Let us look at the electric field generated by a sheet charge distribution a little more carefully. Suppose that the charge per unit area is $\sigma$. By symmetry, we expect the field generated below the sheet to be the mirror image of that above the sheet (at least, locally). Thus, if we integrate Gauss' law over a pill-box of cross sectional area $A$, as shown in Fig. 43, then the two ends both contribute $E_{\rm sheet} A$ to the surface integral, where $E_{\rm sheet}$ is the normal electric field generated above and below the sheet. The charge enclosed by the pill-box is just $\sigma A$. Thus, Gauss' law yields a symmetric electric field

$$E_{\rm sheet} = +\frac{\sigma }{2 \epsilon_0} \mbox{\hspace{2cm} above},$$ (624)

$$E_{\rm sheet} = -\frac{\sigma}{2 \epsilon_0}\mbox{\hspace{2cm} below}.$$ (625)

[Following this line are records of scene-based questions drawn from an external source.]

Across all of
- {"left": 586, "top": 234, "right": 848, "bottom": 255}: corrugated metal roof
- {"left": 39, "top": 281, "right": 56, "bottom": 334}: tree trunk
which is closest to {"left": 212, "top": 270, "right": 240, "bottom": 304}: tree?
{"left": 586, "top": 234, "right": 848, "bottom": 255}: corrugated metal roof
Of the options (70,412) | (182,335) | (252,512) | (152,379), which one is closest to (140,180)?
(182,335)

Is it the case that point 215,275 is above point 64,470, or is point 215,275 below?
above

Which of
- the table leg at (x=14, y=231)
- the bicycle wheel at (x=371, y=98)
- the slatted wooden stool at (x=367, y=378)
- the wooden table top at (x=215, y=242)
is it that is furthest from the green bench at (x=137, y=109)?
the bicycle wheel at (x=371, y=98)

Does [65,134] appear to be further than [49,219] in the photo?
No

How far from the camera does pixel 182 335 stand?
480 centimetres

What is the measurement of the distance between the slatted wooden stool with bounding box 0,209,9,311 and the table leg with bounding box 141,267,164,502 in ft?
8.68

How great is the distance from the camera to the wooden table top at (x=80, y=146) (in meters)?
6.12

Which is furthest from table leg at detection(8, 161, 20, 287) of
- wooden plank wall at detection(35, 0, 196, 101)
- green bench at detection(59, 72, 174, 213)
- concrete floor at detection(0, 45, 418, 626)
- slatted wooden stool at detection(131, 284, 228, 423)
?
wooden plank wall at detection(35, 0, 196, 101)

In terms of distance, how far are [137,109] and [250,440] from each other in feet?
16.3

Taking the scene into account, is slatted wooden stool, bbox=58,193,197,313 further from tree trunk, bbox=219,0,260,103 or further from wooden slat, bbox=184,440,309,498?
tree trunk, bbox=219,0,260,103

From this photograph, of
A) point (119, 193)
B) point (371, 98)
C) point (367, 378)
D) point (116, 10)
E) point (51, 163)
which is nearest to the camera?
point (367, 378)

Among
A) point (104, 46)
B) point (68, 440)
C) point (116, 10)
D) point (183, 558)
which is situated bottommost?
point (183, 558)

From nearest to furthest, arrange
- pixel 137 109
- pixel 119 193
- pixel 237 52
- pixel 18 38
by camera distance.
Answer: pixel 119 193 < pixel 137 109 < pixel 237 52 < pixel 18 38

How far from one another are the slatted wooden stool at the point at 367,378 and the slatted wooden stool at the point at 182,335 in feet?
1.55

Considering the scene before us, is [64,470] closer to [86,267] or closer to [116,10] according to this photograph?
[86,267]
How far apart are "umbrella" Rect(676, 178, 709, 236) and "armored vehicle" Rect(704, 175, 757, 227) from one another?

So, how do we get the asymmetric electric field of a conducting surface, which is zero immediately below the surface (i.e., inside the conductor) and non-zero immediately above it? Clearly, we have to add in an external field (i.e., a field which is not generated locally by the sheet charge). The requisite field is

$$E_{\rm ext} = \frac{\sigma}{2 \epsilon_0}$$ (626)

both above and below the charge sheet. The total field is the sum of the field generated locally by the charge sheet and the external field. Thus, we obtain

$$E_{\rm total} = +\frac{\sigma }{\epsilon_0} \mbox{\hspace{1.85cm} above},$$ (627)

$$E_{\rm total} = 0 \mbox{\hspace{2.5cm} below},$$ (628)

which is in agreement with Eq. (623).

The external field exerts a force on the charge sheet. The field generated locally by the sheet itself obviously cannot exert a force (the sheet cannot exert a force on itself!). The force per unit area acting on the surface of the conductor always acts outward, and is given by

$$p = \sigma E_{\rm ext} = \frac{\sigma^2}{2 \epsilon_0}.$$ (629)

Thus, there is an electrostatic pressure acting on any charged conductor. This effect can be visualized by charging up soap bubbles: the additional electrostatic pressure eventually causes them to burst. The electrostatic pressure can also be written

$$p = \frac{\epsilon_0}{2} E^2,$$ (630)

where $E$ is the field strength immediately above the surface of the conductor. Note that, according to the above formula, the electrostatic pressure is equivalent to the energy density of the electric field immediately outside the conductor. This is not a coincidence. Suppose that the conductor expands by an average distance $dx$, due to the electrostatic pressure. The electric field is excluded from the region into which the conductor expands. The volume of this region $dV = A dx$, where $A$ is the surface area of the conductor. Thus, the energy of the electric field decreases by an amount $dE = U dV = (\epsilon_0/2) E^2 dV$, where $U$ is the energy density of the field. This decrease in energy can be ascribed to the work which the field does on the conductor in order to make it expand. This work is $dW = p A dx$, where $p$ is the force per unit area the field exerts on the conductor. Thus, $dE = dW$, from energy conservation, giving

$$p = \frac{\epsilon_0}{2} E^2.$$ (631)

This technique for calculating a force given an expression for the energy of a system as a function of some adjustable parameter is called the principle of virtual work, and is very useful.

We have seen that an electric field is excluded from the inside of the conductor, but not from the outside, giving rise to a net outward force. We can account for this by saying that the field exerts a negative pressure $(\epsilon_0/2) E^2$ on the conductor. We know that if we evacuate a metal can then the pressure difference between the inside and the outside eventually causes it to implode. Likewise, if we place the can in a strong electric field then the pressure difference between the inside and the outside will eventually cause it to explode. How big a field do we need before the electrostatic pressure difference is the same as that obtained by evacuating the can? In other words, what field exerts a negative pressure of one atmosphere (i.e., $10^5$ newtons per meter squared) on conductors? The answer is a field of strength $E\sim 10^8$ volts per meter. Fortunately, this is a rather large field, so there is no danger of your car exploding when you turn on the stereo!